**WHAT TO WORK ON**. Every record should be repeated exactly, except that pictures are left out.

begin RECORD LIST

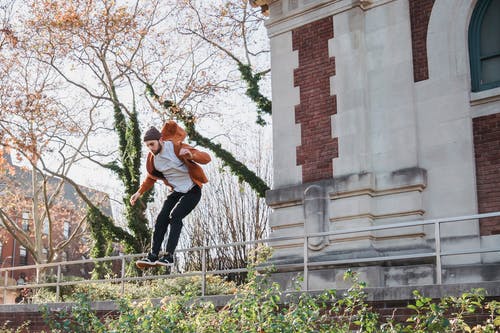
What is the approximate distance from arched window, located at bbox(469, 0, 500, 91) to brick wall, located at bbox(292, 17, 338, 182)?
2.20 metres

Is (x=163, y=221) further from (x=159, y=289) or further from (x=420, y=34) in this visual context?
(x=159, y=289)

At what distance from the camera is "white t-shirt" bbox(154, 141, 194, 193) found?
8328 mm

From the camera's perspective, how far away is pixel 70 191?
70875mm

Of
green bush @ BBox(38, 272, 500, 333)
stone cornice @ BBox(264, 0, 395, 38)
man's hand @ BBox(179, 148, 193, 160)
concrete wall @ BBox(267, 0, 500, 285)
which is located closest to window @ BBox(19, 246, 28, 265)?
stone cornice @ BBox(264, 0, 395, 38)

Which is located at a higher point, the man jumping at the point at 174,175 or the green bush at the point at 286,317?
the man jumping at the point at 174,175

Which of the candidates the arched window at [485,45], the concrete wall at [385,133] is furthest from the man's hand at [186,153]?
the arched window at [485,45]

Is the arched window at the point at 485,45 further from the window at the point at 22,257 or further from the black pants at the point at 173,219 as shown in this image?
the window at the point at 22,257

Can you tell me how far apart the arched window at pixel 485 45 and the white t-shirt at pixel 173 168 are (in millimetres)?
4447

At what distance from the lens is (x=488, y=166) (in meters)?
9.16

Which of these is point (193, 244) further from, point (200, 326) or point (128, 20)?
point (200, 326)

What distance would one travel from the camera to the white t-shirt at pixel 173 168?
27.3ft

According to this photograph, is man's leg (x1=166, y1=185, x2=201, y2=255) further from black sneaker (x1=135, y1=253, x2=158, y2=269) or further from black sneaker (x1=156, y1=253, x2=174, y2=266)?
black sneaker (x1=135, y1=253, x2=158, y2=269)

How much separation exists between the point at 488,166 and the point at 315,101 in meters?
3.04

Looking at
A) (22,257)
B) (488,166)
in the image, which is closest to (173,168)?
(488,166)
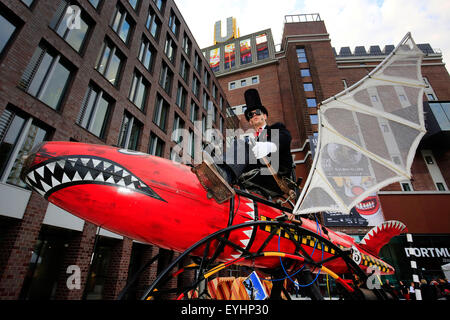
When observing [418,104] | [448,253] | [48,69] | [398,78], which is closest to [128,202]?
[398,78]

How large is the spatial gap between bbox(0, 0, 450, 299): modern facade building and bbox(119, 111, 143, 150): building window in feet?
0.22

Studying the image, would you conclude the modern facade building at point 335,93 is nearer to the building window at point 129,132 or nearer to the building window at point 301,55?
the building window at point 301,55

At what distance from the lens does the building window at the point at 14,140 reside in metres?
6.88

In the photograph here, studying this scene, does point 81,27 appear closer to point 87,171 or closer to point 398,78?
point 87,171

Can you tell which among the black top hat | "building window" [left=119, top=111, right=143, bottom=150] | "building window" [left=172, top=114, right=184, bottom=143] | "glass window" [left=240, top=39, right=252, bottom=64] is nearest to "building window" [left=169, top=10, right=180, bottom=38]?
"building window" [left=172, top=114, right=184, bottom=143]

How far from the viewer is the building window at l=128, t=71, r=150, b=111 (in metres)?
13.2

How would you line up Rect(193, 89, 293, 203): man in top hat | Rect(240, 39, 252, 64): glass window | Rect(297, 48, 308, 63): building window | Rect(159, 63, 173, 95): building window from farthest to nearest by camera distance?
Rect(240, 39, 252, 64): glass window → Rect(297, 48, 308, 63): building window → Rect(159, 63, 173, 95): building window → Rect(193, 89, 293, 203): man in top hat

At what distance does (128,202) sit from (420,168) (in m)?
26.6

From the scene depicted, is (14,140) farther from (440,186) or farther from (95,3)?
(440,186)

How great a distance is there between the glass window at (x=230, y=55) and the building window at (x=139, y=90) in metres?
23.1

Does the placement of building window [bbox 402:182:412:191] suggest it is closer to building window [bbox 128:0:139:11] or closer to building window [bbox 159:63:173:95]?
building window [bbox 159:63:173:95]

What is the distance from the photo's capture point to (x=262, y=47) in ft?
111

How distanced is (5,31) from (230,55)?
31.8 m

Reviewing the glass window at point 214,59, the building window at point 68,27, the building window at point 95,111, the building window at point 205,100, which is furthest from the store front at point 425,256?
the glass window at point 214,59
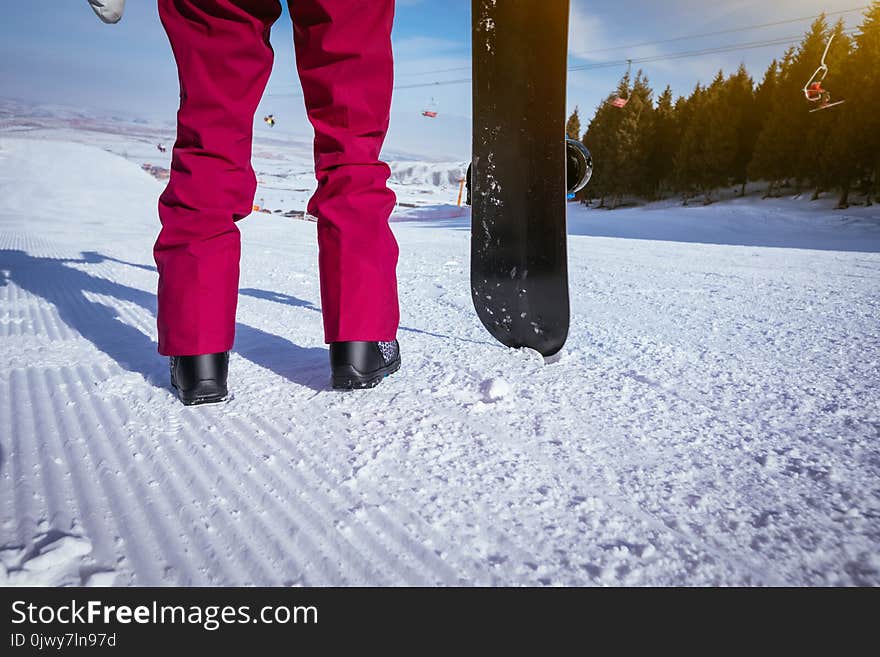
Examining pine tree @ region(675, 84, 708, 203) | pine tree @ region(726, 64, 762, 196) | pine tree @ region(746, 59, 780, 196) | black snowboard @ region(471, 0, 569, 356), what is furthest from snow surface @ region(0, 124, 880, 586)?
pine tree @ region(726, 64, 762, 196)

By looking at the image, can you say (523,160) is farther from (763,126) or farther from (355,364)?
(763,126)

end RECORD LIST

**ANSWER IN FULL**.
What is the approximate distance from arched window, located at bbox(469, 0, 500, 91) to brick wall, located at bbox(292, 17, 338, 182)?
2.20 metres

Is (x=163, y=221) further from (x=159, y=289) or further from (x=420, y=34) in this visual context?
(x=159, y=289)

At what distance from the camera is "white t-shirt" bbox(154, 141, 194, 193) found?
8328 mm

From the camera's perspective, how far away is pixel 70 191?
70875mm

Of
green bush @ BBox(38, 272, 500, 333)
stone cornice @ BBox(264, 0, 395, 38)
man's hand @ BBox(179, 148, 193, 160)
concrete wall @ BBox(267, 0, 500, 285)
which is located closest to window @ BBox(19, 246, 28, 265)?
stone cornice @ BBox(264, 0, 395, 38)

Which is located at a higher point, the man jumping at the point at 174,175 or the green bush at the point at 286,317?
the man jumping at the point at 174,175

Which of the candidates the arched window at [485,45], the concrete wall at [385,133] is furthest from the man's hand at [186,153]?
the arched window at [485,45]

Is the arched window at the point at 485,45 further from the window at the point at 22,257 or further from the black pants at the point at 173,219 as shown in this image?
the window at the point at 22,257

Can you tell me how far apart the arched window at pixel 485 45 and the white t-shirt at pixel 173 168 are (in millimetres)?
4447

At what distance from the lens is (x=488, y=166) (in meters)?
9.16

Which of these is point (193, 244) further from, point (200, 326) or point (128, 20)?
point (200, 326)

What distance would one travel from the camera to the white t-shirt at pixel 173 168?
27.3ft

According to this photograph, is man's leg (x1=166, y1=185, x2=201, y2=255) further from black sneaker (x1=135, y1=253, x2=158, y2=269) or further from black sneaker (x1=156, y1=253, x2=174, y2=266)?
black sneaker (x1=135, y1=253, x2=158, y2=269)

How much separation exists between the point at 488,166 and the point at 315,101 in meters?
3.04

Looking at
A) (22,257)
B) (488,166)
in the image, which is closest to (173,168)?
(488,166)
When observing [418,104] | [448,253] | [48,69] | [398,78], which is closest to [128,202]?
[398,78]

How large is the spatial gap between bbox(0, 0, 450, 299): modern facade building and bbox(119, 111, 143, 150): building window in feet?
0.22

Studying the image, would you conclude the modern facade building at point 335,93 is nearer to the building window at point 129,132 or nearer to the building window at point 301,55?
the building window at point 301,55

At what distance from the lens does the building window at the point at 14,140 reside in metres?
6.88

In the photograph here, studying this scene, does point 81,27 appear closer to point 87,171 or closer to point 398,78?
point 87,171

Can you tell which among the black top hat | "building window" [left=119, top=111, right=143, bottom=150] | "building window" [left=172, top=114, right=184, bottom=143] | "glass window" [left=240, top=39, right=252, bottom=64] is nearest to "building window" [left=169, top=10, right=180, bottom=38]?
"building window" [left=172, top=114, right=184, bottom=143]

How far from the viewer is the building window at l=128, t=71, r=150, b=111 (in metres)?
13.2

How would you line up Rect(193, 89, 293, 203): man in top hat | Rect(240, 39, 252, 64): glass window | Rect(297, 48, 308, 63): building window | Rect(159, 63, 173, 95): building window from farthest to nearest by camera distance?
Rect(240, 39, 252, 64): glass window → Rect(297, 48, 308, 63): building window → Rect(159, 63, 173, 95): building window → Rect(193, 89, 293, 203): man in top hat

At what distance does (128,202) sit from (420,168) (in m)?
26.6

From the scene depicted, is (14,140) farther from (440,186) or farther from (95,3)?
(440,186)

How great a distance is there between the glass window at (x=230, y=55) and the building window at (x=139, y=90) in metres?
23.1

Does the placement of building window [bbox 402:182:412:191] suggest it is closer to building window [bbox 128:0:139:11] or closer to building window [bbox 159:63:173:95]?
building window [bbox 159:63:173:95]

What is the distance from the photo's capture point to (x=262, y=47) in ft?
111

How distanced is (5,31) from (230,55)?
31.8 m

Reviewing the glass window at point 214,59, the building window at point 68,27, the building window at point 95,111, the building window at point 205,100, which is furthest from the store front at point 425,256?
the glass window at point 214,59
Examining pine tree @ region(675, 84, 708, 203) | pine tree @ region(726, 64, 762, 196) | pine tree @ region(746, 59, 780, 196) | black snowboard @ region(471, 0, 569, 356), what is furthest from snow surface @ region(0, 124, 880, 586)?
pine tree @ region(726, 64, 762, 196)

By looking at the image, can you say (523,160) is farther from (763,126) or farther from (355,364)?
(763,126)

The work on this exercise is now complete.